Non, pas à ma connaissance. Au Maroc, on ne peut avoir aucun chiffre sur lequel se baser pour prendre des décisions. On se réfère généralement à nos conclusions personnelles. Personnellement, je reçois beaucoup de femmes boulimiques. Sur le plan national, la femme n’a pas où se défouler à part les salles de sport et encore si elle a du temps à cela. De même, on a éduqué nos filles à encaisser tous les maux du monde sans émettre la moindre réaction. Malgré cela, elles sont toujours sujettes à des remarques négatives. Et par la suite, on se permet de la traiter d’obèse ou de grosse.
Tous ces facteurs détruisent la personne et la poussent à sombrer dans une boulimie. Après tout, on n’est pas boulimique gratuitement. Les blessures et la maltraitance sont tellement profondes qu’on peut les voir à l’œil nu. Donc pour ces personnes , le fait de manger apaise tous les maux.

Comment évaluez-vous l’impact de la boulimie ?

L’impact de la boulimie est considérable. La personne commence à prendre du poids, elle ne s’aime plus et culpabilise tout le temps. Cela va de pire en pire ce qui donne cette équation de «je mange, je grossis et je déprime». C’est un labyrinthe.

Quelles sont les thérapies appropriées à ce genre de maladie ?

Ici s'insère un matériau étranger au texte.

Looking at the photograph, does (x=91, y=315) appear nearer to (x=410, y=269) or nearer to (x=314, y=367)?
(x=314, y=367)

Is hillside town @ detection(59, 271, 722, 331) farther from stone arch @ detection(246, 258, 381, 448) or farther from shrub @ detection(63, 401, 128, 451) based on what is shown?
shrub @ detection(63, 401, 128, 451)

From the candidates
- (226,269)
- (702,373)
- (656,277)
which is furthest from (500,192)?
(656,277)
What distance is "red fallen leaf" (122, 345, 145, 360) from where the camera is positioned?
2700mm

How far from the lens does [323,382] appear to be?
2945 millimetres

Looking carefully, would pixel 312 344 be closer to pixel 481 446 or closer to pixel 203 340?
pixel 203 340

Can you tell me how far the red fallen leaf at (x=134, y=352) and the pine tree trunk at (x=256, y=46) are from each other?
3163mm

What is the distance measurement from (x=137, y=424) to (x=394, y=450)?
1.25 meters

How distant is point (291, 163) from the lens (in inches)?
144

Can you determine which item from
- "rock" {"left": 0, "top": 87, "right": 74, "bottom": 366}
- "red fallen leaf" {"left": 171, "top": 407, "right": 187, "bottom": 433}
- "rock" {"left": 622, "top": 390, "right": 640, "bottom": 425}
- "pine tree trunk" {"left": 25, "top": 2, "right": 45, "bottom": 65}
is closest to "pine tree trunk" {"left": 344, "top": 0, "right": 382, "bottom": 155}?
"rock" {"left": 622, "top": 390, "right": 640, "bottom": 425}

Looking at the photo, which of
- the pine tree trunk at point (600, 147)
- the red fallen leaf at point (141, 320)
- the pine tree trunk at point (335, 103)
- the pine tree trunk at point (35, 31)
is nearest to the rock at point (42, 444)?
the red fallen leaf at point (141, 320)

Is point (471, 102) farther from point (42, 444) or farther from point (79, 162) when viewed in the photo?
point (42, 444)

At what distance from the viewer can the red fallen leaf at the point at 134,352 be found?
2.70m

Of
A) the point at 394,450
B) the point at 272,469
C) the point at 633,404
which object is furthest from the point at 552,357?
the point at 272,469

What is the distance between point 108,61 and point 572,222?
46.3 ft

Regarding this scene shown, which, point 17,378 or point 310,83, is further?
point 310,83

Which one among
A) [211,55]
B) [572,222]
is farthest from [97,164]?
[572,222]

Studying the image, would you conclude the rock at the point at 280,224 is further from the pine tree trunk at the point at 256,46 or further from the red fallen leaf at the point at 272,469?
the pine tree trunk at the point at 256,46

Il n’y a pas de solution-miracle. C’est un travail sur soi très profond. Il faut savoir à se connaître et identifier là où le bât blesse. Dans ce sens, j’invite les personnes boulimiques à prendre un rendez-vous avec elles-mêmes. Il faut à ce moment-là s’offrir des moments de détente et avoir recours aux activités qui leur font plaisir. Aussi banales soient elles, elles revêtiront une grande importance du moment où elles feront sortir le patient de son cercle de stress et de tension. Et en conclusion il faut savoir qu’on ne vit pas pour manger mais on mange pour vivre.